This article was originally published on Carbon Brief.


“The top metre of the world’s soils contains three times as much carbon as the entire atmosphere, making it a major carbon sink alongside forests and oceans.

…But human activity, in particular agriculture, can cause carbon to be released from the soil at a faster rate than it is replaced.

…The new analysis, published in Nature Sustainability, takes a look at how protecting and replenishing soils – both in agricultural and natural landscapes – could instead help to combat warming.

If finds that, if techniques to improve soil carbon were rolled out at the maximum assumed level worldwide, they could remove up to 5.5bn tonnes of CO2e a year.

…For the analysis, the authors built on an earlier study which looked at the global greenhouse gas removal potential of all “natural climate solutions”. The term is used to describe a range of negative emissions techniques that aim to enhance the ability of natural ecosystems to remove CO2 from the atmosphere.
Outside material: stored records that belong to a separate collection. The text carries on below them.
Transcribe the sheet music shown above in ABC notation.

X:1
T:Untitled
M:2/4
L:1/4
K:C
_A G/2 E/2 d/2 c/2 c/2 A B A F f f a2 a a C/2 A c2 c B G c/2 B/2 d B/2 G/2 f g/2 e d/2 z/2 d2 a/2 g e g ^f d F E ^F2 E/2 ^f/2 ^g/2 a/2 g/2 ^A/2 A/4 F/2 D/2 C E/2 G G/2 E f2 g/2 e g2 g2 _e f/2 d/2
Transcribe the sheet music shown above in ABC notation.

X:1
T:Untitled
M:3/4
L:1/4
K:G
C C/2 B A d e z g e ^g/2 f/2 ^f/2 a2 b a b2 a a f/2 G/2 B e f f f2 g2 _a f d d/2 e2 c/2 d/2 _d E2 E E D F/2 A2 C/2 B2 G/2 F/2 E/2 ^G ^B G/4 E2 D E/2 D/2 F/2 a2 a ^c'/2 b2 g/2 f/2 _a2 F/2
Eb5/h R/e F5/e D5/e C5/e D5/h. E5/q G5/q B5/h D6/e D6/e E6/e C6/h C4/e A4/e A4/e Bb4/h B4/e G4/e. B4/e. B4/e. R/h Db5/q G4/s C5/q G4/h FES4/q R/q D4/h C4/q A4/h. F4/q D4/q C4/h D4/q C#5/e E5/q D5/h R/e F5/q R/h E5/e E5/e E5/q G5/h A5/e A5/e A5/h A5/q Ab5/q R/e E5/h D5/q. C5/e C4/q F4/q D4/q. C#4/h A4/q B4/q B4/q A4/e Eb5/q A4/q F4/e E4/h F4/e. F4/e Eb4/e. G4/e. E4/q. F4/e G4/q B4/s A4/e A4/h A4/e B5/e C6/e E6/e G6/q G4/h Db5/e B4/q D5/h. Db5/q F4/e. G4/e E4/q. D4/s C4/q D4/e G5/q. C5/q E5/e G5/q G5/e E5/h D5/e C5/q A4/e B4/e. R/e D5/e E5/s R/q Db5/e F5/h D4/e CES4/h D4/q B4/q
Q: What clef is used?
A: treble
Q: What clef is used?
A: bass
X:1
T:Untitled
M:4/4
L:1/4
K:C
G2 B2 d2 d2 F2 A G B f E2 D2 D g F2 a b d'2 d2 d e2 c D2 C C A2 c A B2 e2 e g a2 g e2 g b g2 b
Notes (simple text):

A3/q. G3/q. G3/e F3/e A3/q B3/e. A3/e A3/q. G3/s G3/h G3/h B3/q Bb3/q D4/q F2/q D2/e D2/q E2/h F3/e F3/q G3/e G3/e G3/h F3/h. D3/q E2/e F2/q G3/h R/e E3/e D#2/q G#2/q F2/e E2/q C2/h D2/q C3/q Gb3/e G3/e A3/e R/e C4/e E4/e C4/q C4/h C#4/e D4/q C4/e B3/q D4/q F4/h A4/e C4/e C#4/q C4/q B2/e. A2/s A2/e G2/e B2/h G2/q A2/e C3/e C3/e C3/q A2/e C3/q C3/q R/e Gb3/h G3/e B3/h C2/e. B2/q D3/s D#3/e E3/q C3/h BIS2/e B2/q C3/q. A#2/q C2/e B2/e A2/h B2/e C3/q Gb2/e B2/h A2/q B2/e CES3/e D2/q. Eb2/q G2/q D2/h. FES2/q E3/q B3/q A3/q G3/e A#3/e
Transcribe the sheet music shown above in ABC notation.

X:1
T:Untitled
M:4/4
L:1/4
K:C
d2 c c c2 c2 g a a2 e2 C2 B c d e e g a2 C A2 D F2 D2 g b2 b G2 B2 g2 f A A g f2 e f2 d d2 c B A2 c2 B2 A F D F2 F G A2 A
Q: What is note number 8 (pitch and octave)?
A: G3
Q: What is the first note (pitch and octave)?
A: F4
…The research finds that a quarter of all the greenhouse gas removal ability of natural climate solutions comes from soil-based techniques, such as protecting and restoring forest soils, peatlands and wetlands.

…The research shows that the largest greenhouse gas removal potential comes from protecting existing forests and reforestation. This technique could offset 1.2bn tonnes of CO2e a year, when only forest soil carbon is considered.”